Yapılacak İşler |
a) Lütfen alıntıya göre aşağıdaki soruları yanıtlayın; her yanıtı sorunun işaretiyle başlatın.
(i) Kelebek bölümünde binlerce kelebeğin uçuştuğu alandan önce neler görüldü?
(ii) Büfe seçeneği sunan kaç restoran var?
(iii) Yunus gösterisini yalnızca izlemek için ücret ödemek gerekiyor mu?
b) Aşağıdaki ifadelerin alıntıyla uyuşup uyuşmadığını evet ya da hayır diyerek belirtin ve kararı veren sözleri alıntıdan aynen aktarın.
(i) Restoranların olduğu bölüme öğleden sonra saat 3'te geçildi.
(ii) Bir bardak fıçı bira büfeye dahil değildir.
(iii) Yunus gösterisini izlemek ek bir ücrete bağlıdır.

Verilen Alıntı |
------------------------------
Buradan sonra yine büyük ve üzeri fileli bir alanda kelebek bölümüne geçtik. İlk sırada kelebek olmadan önce tırtıl oldukları hali laboratuvar koşulları altında gerçekleştirdikleri camekan alanları görüp, daha sonra binlerce kelebeğin uçuştuğu alana geldik.

Saat öğleden sonra 3 olduğu için buradan sonra yemek yemek üzere restoranların olduğu bölüme geçtik. Yemek için büfe seçeneği sunan 4-5 restorandan istediğinizi kullanabiliyorsunuz. Uzun süredir canımızın istediği deniz ürünlerine yönelip, deniz ürünleri restoranını seçtik. Yemekler oldukça güzeldi. Bir bardak fıçı Corona biranız da büfeye dahil.

Yemekten sonra yunusların bulunduğu havuzdaki gösteriyi izledik. Eğer yunuslarla birlikte yüzmek, onlara dokunup, daha detaylı bilgi almak istiyorsanız bu da ek bir ücrete tabii. Ancak izlemek ücretsiz.
------------------------------
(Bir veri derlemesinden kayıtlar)
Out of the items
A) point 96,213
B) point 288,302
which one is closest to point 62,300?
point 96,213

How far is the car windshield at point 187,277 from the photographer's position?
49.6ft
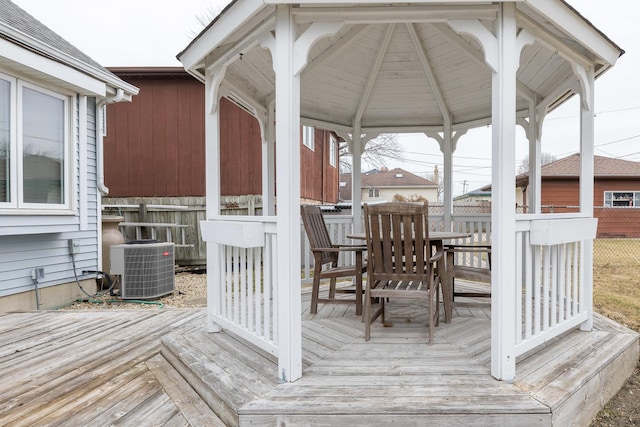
------------------------------
Yanıtlar |
a)
(i) Kelebeklerin, kelebek olmadan önceki tırtıl hallerinin laboratuvar koşulları altında gerçekleştirildiği camekan alanları görüldü.
(ii) 4-5 restoran var.
(iii) Hayır, izlemek ücretsiz.

b)
(i) Evet: "Saat öğleden sonra 3 olduğu için buradan sonra yemek yemek üzere restoranların olduğu bölüme geçtik."
(ii) Hayır: "Bir bardak fıçı Corona biranız da büfeye dahil."
(iii) Hayır: "Ancak izlemek ücretsiz."